I wish Google would buy Utopianet and switch it all over to Google Fiber. At least big G knows how to get a subscriber base and build excitement around their products.
Amen to the Google Fiber idea. One of the audit observations was that 50% of the bond proceeds used so far were not used for installation of the fiber, rather overhead and operation expenses. Are there no rules or provisions for use of bond money? Utopia is totally reliant on future connection fees, apparently they are not nimble enough to effectively market in a competitive environment. The longer this sloshes in the mire the greater the opportunity for private enterprise to do what they do best. Which is a better product and or delivery system at a better price. The quicker the cities seriously work toward selling their interest in Utopia the less chance of being overtaken by the ever evolving world of technology.
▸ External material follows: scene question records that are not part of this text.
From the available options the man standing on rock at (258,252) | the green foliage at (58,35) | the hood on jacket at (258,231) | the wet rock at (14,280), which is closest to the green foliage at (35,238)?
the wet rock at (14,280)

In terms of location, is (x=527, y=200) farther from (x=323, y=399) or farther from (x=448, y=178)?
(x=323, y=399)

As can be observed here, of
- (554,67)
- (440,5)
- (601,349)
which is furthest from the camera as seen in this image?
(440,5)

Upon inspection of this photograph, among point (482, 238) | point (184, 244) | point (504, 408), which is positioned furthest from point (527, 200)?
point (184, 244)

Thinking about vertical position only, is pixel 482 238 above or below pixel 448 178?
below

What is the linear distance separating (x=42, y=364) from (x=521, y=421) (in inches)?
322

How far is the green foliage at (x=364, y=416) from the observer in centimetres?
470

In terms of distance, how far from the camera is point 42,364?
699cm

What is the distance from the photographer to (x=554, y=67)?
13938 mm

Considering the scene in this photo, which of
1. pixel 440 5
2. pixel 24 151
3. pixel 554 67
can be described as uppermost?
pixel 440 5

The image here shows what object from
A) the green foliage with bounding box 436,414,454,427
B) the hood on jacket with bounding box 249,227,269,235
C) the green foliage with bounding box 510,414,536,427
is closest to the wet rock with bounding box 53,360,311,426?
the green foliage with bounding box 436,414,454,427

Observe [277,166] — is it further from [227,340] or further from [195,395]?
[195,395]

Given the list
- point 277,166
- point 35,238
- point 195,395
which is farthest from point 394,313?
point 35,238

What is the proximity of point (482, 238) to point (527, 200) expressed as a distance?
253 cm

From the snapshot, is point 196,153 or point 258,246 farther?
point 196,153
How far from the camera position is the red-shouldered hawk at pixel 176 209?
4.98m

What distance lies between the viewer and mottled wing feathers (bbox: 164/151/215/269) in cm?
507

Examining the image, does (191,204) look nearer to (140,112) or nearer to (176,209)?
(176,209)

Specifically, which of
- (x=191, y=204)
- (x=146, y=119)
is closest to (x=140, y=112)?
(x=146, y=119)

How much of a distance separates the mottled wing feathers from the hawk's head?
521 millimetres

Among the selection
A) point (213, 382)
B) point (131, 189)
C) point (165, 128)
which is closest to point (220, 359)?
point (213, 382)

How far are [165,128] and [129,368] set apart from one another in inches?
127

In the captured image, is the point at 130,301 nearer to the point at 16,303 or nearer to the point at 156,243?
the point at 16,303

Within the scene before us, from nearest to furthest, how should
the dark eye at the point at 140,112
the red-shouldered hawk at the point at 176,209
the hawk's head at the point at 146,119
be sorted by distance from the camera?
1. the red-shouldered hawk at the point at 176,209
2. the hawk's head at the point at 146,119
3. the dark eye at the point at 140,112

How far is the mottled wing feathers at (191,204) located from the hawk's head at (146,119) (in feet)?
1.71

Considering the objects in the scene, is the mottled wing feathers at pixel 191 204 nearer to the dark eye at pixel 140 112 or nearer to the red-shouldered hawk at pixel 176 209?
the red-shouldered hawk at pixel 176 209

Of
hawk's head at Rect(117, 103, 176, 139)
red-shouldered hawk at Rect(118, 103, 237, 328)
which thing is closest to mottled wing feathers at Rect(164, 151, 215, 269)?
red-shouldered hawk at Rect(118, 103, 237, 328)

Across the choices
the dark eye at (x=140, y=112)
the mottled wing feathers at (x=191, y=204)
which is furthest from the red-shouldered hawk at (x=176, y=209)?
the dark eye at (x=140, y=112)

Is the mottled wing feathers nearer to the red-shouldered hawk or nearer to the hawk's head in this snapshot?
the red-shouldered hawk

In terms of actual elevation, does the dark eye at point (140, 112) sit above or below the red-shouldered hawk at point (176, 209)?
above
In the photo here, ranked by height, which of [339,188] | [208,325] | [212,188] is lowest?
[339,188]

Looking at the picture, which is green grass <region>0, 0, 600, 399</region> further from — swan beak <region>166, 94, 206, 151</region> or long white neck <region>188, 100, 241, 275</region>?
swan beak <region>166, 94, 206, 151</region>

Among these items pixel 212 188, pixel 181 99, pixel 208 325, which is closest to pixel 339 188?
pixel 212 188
Just for the record, UTOPIA already offers what Google began promising 2-3 years ago (but still hasn’t turned on a single connection). UTOPIA’s problem is getting people aware of it and getting some assistance in marketing the product.
This is an excellent point, Christopher. Another point is that Google is using a tactic that has been employed by UTOPIA, in that it will not build in a neighborhood until enough people sign a commitment to create a critical mass of subscribers. The Ogden Standard Examiner editorialized on August 8 (http://www.standard.net/stories/2012/08/10/our-view-dystopia) that “advances in high-speed Internet, and its access to Utahns, could very well make UTOPIA an obsolete choice in the near future. Google, for example, is already testing Internet access that is 100 times faster than conventional broadband.” Apparently they didn’t take the time to check into their claim, and either didn’t realize or glossed over that the Google project is an FTTx project, identical in most respect to UTOPIA, or that as you point out those speeds and capabilities are available on the UTOPIA network, or that Google’s marketing approach is similar in a lot of respects to UTOPIA. Unfortunately, UTOPIA has attained a brand in Utah that puts up blinders over too many people’s eyes. Its opponents have been very effective in playing on the anti-government, CAVE (look up that acronym) sentiment that is prevalent in many communities. Success will be the best rebuttal.